12.3.1-ArrayMax

12.3.1 Finding the Maximum of an Array

Suppose that we have an array T[1..N] of N integers. Let X be the problem of finding the index of the largest element of the array. Suppose further that we are constrained to use comparisons of the form T[i]<T[j] as the only kind of value-testing allowed.

The "obvious" algorithm to solve X is:


int function maxIndex(T[1..N]) 
{    
  maxLocation = 1;    
  for (position=2; position<= N; position++)      
      if    (T[position] > T[maxLocation])
      then  maxLocation = position  ;
  return maxLocation ;
}

We can use an adversary argument to prove that no comparison-based algorithm can solve problem B without performing at least N-1 comparisons.

We can't get this information from a decision tree analysis: if we imagine that a comparison-based algorithm Al has been transformed into a decision tree, then we can observe that the tree has at least N leaves (there are N possible indices at which the max value could be found). Section 12.2 of these notes contains a proof that a binary tree with N nodes has height H>=lg(N). Therefore the number of comparisons required by Al is at least lg(N). That is a lower bound on the complexity of problem X, but it is a very low lower bound.

Here is an adversary argument that provides a sharper bound:

Suppose Al is an algorithm that finds the index of the max.

Every time that Al does a comparison, the "daemon" answers in a manner consistent with the hypothesis that T[i]=i for all i. In other words, when Al asks "Is T[i]<T[j]?", the daemon answers "yes" if i<j, and "no" otherwise.

(Note that the question "Is T[i]<=T[j]?" is equivalent to "Is T[j]<T[i]?" The answer to the first question is "yes" if and only if the answer to the second is "no". Therefore we can assume that all of Al's comparisons are of the form: "Is T[i]<T[j]?")

The daemon also keeps track of the set of indices r for which the daemon has said that T[r]<T[j] for some index j. In other words the set of "losers" is initialized to the empty set, and each time the daemon says "yes" to a question of the form "Is T[i]<T[j]?", it also places i into the set of "losers".

If an index p is not among the losers, it means that the daemon has never stated that T[p]<T[j] -- not for any value of j. From Al's point of view, this means that it could be true that T[p]>=T[j] for every index j. Thus, Al has not been able to rule out the possibility that T[p] is the max value of the array.

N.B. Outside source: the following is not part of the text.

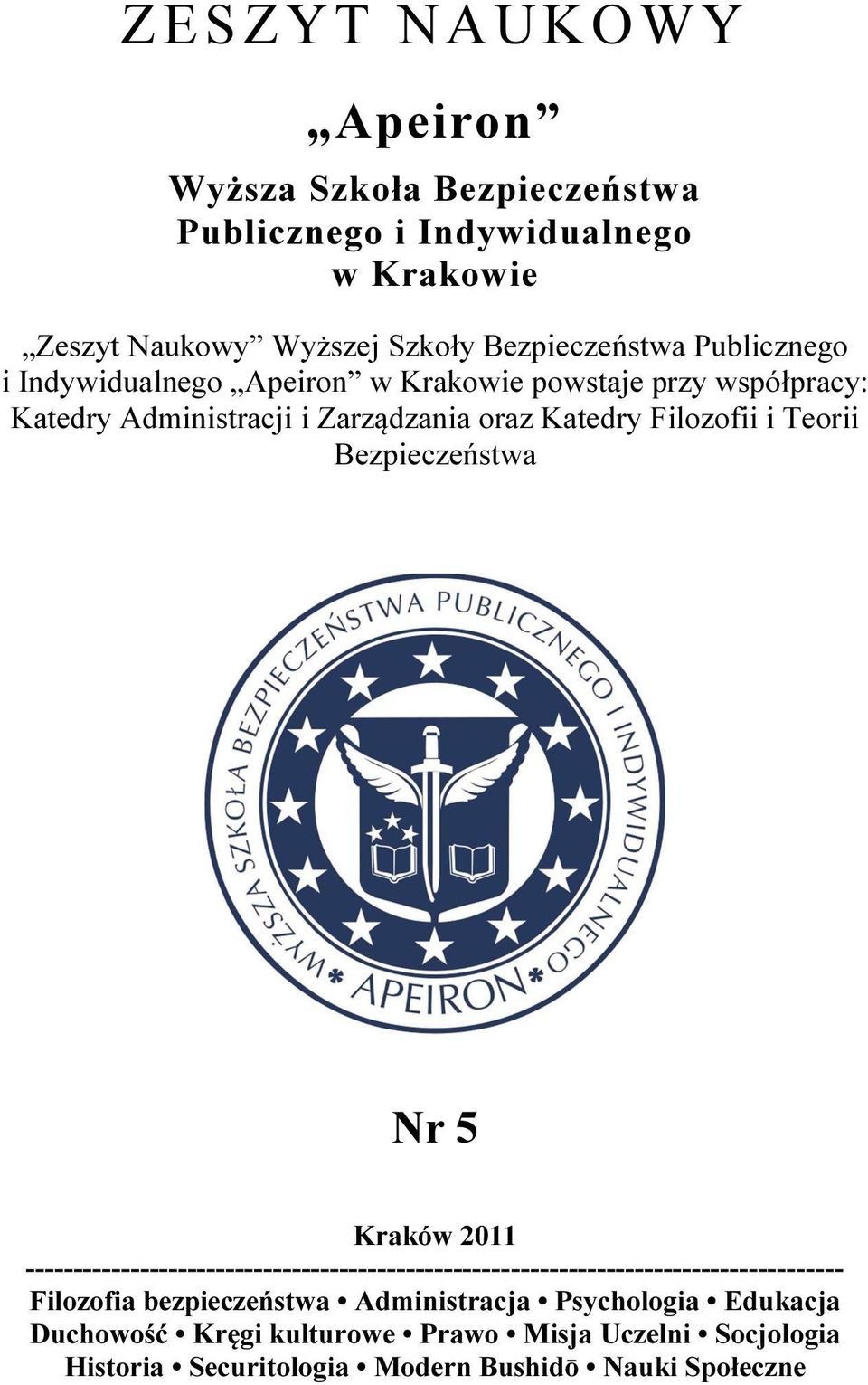 Bezpieczeństwa Nr 5 Kraków 2011 -------------------------------------------------------------------------------------- Filozofia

If Al stops before making N-1 comparisons, then "losers" contains less than N-1 elements. Therefore there are still at least two array elements T[p] and T[q] that, for all Al knows, could be the max.

If Al stops after doing less than N- 1 comparisons and claims that k is the index of the max, the daemon can choose one of the non-loser indices p or q that is not equal to k (say it's p for definiteness), and claim that T[i]=i for all values of i except that T[p]=N+1. Every answer that the daemon has made has been consistent with that hypothesis -- it could have been so. Therefore, if Al is a correct algorithm, it will not stop before making at least N-1 comparisons.